In other words, goodbye summer. Hello fall.

As a result, this week’s full moon is the Harvest moon because it is the closest full moon in the calendar, according to science writer Jeff Parsons.

Like the name?

There’s actually folklore, coupled with some logic, behind it.

Historians say it symbolized the time when farmers gathered their harvest in preparation for winter.

Astronomists understand the science behind this phenomenon.

“The shorter-than-usual time between moonrises around the full Harvest moon means no long period of darkness between the sunset and moonrise for days in succession.

As the sun’s light faded in the west, the moon would soon rise in the east to illuminate the fields throughout the night,” according to Deborah Byrd in Astronomy Essentials.

As a result, farmers worked by the light of this particular full moon to finish their harvest chores.

Even now, this spectacular celestial event is easy to see without a high-powered telescope or fancy technology.

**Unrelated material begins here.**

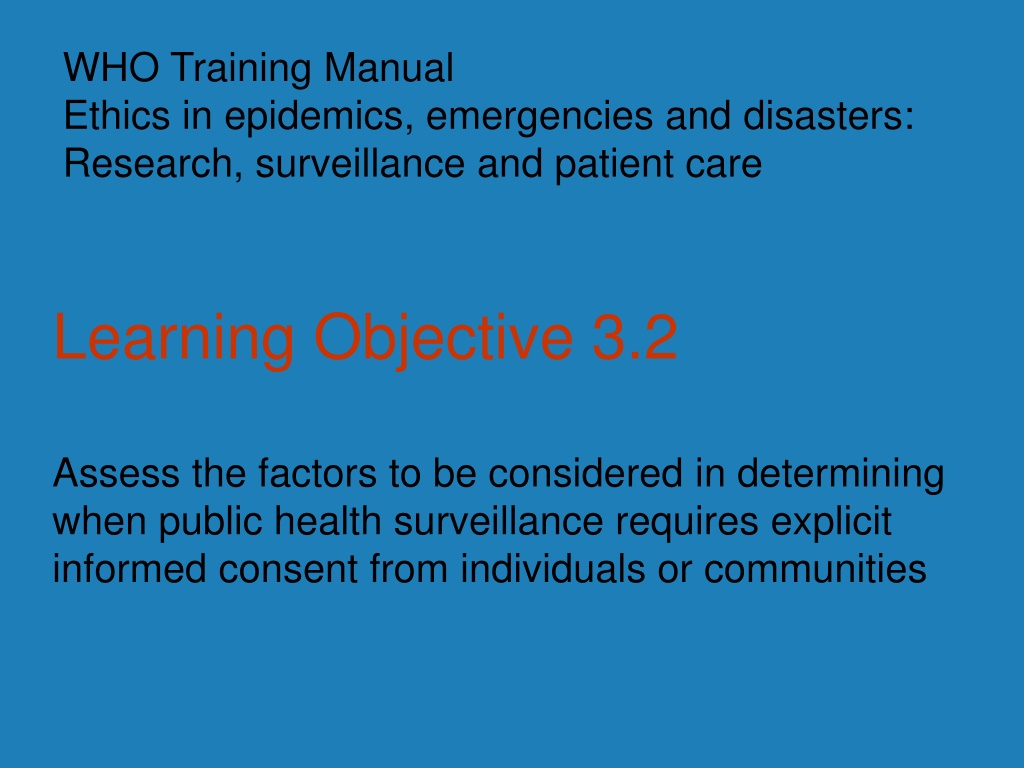 WHO Training Manual
Ethics in epidemics, emergencies and disasters: Research, surveillance and patient care

Learning Objective 3.2

Assess the factors to be considered in determining when public health surveillance requires explicit informed consent from individuals or communities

That’s if the weather is good, and the sky is relatively clear.

However.

Don’t necessarily expect an orange, glowing orb but then again…

It can look different since the location of the moon near the horizon can cause this or any other full moon to look bigger and more orange in color.

“The orange color of a moon near the horizon is a true physical effect. It stems from the fact that when you look toward the horizon, you are looking through a greater thickness of Earth’s atmosphere than when you gaze up and overhead,” Byrd’s article reads.

Pixabay

Pixabay

“The atmosphere scatters blue light, and that’s why the sky looks blue. The greater thickness of atmosphere in the direction of a horizon scatters blue light most effectively, but it lets red light pass through to your eyes.

“So a moon near the horizon takes on a yellow, orange or reddish hue.”

Want to know one more related piece of lunar trivia?

The Hunter’s moon usually falls in October, but will instead take place Nov. 3.

That’s also due to the later than usual Harvest moon.